> Problem description
Copy verbatim the lines of the material that begin with the line containing "Taking in the" and end with the line containing "1.99 meters", both of those lines included.

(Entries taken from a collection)
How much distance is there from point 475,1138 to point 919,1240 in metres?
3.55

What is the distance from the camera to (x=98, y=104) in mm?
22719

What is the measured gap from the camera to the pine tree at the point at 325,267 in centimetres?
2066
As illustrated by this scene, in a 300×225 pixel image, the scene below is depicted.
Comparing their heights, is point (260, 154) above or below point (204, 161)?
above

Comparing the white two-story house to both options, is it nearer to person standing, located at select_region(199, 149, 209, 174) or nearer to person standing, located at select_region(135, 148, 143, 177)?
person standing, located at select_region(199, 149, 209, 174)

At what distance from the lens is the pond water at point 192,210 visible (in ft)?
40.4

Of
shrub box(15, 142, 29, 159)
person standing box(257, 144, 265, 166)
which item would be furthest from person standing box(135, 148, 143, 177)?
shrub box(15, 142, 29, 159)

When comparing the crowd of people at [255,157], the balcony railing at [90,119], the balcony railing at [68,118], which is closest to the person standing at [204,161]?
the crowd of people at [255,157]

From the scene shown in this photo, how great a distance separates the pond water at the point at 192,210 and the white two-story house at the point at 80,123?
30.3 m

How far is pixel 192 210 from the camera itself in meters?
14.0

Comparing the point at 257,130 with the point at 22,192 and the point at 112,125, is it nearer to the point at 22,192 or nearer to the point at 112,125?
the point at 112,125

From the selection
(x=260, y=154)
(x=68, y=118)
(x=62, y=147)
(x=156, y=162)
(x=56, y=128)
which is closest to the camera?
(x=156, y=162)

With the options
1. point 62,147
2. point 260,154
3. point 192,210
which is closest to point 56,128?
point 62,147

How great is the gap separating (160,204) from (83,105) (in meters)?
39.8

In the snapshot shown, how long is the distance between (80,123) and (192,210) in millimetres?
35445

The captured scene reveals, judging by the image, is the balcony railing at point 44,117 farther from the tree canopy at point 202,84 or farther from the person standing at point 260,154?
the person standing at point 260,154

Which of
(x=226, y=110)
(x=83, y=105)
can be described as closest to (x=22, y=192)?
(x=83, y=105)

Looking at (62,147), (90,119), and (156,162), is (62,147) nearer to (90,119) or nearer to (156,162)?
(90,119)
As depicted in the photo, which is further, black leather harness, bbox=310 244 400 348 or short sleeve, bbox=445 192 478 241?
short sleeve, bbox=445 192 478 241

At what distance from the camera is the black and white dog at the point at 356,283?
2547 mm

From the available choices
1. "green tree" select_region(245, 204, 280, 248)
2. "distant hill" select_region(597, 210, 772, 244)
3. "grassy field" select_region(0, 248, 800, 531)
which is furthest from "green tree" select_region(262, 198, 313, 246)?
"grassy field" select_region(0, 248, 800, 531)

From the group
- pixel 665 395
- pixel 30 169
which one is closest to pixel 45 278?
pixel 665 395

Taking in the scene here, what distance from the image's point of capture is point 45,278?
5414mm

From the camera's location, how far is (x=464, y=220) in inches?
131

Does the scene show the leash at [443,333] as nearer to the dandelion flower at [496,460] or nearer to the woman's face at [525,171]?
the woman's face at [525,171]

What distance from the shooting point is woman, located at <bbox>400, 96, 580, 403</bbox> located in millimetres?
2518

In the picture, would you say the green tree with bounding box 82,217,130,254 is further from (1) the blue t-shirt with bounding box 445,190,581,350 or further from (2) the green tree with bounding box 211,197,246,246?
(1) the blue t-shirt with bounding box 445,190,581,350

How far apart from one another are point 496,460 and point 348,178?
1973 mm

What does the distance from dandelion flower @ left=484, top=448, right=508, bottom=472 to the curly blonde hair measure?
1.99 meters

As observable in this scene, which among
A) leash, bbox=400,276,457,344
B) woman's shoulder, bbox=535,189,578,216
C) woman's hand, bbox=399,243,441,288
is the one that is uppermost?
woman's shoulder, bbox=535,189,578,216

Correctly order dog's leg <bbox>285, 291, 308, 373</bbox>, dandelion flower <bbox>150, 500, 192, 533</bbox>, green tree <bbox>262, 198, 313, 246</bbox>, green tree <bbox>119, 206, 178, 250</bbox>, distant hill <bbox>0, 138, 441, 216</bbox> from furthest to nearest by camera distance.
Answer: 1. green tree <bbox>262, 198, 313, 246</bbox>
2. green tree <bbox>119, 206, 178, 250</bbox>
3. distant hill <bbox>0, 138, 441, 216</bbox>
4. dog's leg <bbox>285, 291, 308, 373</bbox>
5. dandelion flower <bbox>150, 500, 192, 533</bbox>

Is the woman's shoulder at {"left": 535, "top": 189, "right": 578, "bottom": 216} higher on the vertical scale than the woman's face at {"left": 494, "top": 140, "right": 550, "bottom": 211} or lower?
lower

> Solution
Taking in the scene here, what distance from the image's point of capture is point 45,278?
5414mm

From the camera's location, how far is (x=464, y=220) in inches?
131

Does the scene show the leash at [443,333] as nearer to the dandelion flower at [496,460] or nearer to the woman's face at [525,171]?
the woman's face at [525,171]

What distance from the shooting point is woman, located at <bbox>400, 96, 580, 403</bbox> located in millimetres?
2518

In the picture, would you say the green tree with bounding box 82,217,130,254 is further from (1) the blue t-shirt with bounding box 445,190,581,350 or further from (2) the green tree with bounding box 211,197,246,246?
(1) the blue t-shirt with bounding box 445,190,581,350

How far apart from one another are point 496,460 and point 348,178?
1973 mm

What does the distance from dandelion flower @ left=484, top=448, right=508, bottom=472 to the curly blonde hair measure?
1.99 meters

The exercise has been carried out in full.